Below are several records. Retype exactly those lines running from the one with "#15 - 6 Ghost" through the one with "Plate n [C]", end lines included, and no others.

※ ※ ※

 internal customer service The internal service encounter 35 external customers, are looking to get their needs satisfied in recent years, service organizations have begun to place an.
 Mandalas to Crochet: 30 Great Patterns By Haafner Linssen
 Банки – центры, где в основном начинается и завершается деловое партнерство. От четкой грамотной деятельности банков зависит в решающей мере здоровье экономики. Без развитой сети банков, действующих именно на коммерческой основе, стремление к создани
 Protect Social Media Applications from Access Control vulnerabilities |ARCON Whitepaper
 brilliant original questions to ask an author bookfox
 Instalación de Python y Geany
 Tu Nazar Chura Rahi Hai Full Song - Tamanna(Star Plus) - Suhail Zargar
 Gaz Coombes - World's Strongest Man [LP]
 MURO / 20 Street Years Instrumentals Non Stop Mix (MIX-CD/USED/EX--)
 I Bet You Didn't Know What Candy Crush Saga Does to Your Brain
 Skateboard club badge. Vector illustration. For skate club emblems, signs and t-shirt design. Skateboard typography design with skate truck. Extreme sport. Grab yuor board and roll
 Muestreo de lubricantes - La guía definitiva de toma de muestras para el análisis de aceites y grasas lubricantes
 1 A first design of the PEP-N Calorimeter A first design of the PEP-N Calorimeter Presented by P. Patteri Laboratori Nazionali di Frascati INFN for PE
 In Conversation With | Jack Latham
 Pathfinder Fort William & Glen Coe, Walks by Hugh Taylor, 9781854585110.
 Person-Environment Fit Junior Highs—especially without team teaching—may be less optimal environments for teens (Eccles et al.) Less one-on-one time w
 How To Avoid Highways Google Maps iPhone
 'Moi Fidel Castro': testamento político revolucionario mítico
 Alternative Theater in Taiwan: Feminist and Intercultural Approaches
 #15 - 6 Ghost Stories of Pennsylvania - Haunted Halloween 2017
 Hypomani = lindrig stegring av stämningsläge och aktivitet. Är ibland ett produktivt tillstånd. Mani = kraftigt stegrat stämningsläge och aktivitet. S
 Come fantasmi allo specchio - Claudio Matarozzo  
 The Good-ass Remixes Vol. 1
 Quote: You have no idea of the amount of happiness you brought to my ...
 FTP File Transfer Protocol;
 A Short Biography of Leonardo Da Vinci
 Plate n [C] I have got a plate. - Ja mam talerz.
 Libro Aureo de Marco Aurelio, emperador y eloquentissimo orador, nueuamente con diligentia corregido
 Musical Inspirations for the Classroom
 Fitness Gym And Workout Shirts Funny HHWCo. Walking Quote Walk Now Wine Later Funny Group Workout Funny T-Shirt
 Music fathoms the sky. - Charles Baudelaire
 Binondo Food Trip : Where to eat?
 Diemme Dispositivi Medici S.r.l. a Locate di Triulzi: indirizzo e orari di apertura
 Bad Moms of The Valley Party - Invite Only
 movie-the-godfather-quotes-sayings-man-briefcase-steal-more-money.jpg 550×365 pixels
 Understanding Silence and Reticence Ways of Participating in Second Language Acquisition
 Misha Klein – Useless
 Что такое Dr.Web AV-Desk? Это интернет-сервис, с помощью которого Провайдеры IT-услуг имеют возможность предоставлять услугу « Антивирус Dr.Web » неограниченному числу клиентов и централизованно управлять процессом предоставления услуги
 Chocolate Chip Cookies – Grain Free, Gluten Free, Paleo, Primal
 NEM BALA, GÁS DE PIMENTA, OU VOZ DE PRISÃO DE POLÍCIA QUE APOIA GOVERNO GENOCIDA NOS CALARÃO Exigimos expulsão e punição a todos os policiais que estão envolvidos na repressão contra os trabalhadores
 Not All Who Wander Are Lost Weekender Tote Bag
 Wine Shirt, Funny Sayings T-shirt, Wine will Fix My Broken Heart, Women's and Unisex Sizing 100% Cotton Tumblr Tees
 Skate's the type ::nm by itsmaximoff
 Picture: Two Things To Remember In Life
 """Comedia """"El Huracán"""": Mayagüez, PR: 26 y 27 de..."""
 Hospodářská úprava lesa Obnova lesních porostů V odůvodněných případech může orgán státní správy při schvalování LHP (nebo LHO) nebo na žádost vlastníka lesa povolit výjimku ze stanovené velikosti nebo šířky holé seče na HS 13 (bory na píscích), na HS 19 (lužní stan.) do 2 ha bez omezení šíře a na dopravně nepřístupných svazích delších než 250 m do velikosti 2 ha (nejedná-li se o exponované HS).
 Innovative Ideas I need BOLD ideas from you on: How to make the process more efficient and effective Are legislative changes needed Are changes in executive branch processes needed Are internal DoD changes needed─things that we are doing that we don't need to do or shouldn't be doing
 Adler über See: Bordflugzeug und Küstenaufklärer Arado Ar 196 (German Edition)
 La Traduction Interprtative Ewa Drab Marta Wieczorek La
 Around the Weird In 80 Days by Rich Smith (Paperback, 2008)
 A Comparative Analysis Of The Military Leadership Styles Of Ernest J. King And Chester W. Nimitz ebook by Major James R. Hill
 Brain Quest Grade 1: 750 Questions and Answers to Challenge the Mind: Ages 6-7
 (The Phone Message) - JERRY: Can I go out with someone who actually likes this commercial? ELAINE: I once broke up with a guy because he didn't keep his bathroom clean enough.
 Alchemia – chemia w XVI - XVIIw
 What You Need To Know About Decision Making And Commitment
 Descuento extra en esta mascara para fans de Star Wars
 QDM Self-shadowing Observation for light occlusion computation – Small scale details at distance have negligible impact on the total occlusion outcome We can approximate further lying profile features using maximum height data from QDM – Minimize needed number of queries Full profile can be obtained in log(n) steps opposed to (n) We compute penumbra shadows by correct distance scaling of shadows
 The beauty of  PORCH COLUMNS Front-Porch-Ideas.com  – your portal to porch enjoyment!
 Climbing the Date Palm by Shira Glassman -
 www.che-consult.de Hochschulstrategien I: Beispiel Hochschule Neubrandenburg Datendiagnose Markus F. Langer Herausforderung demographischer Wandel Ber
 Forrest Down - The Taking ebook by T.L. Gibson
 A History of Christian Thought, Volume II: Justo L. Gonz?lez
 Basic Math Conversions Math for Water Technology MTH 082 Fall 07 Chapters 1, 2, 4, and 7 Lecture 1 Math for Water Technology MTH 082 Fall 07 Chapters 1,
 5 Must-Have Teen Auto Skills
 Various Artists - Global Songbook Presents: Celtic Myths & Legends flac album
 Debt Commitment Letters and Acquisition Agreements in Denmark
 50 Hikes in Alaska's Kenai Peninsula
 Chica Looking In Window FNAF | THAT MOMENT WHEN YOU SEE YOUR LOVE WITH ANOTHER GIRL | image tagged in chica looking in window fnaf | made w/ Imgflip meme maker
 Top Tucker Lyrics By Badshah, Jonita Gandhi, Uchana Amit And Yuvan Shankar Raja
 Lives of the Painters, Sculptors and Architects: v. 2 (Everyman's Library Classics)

※ ※ ※

**Result of this exercise**.
 #15 - 6 Ghost Stories of Pennsylvania - Haunted Halloween 2017
 Hypomani = lindrig stegring av stämningsläge och aktivitet. Är ibland ett produktivt tillstånd. Mani = kraftigt stegrat stämningsläge och aktivitet. S
 Come fantasmi allo specchio - Claudio Matarozzo  
 The Good-ass Remixes Vol. 1
 Quote: You have no idea of the amount of happiness you brought to my ...
 FTP File Transfer Protocol;
 A Short Biography of Leonardo Da Vinci
 Plate n [C] I have got a plate. - Ja mam talerz.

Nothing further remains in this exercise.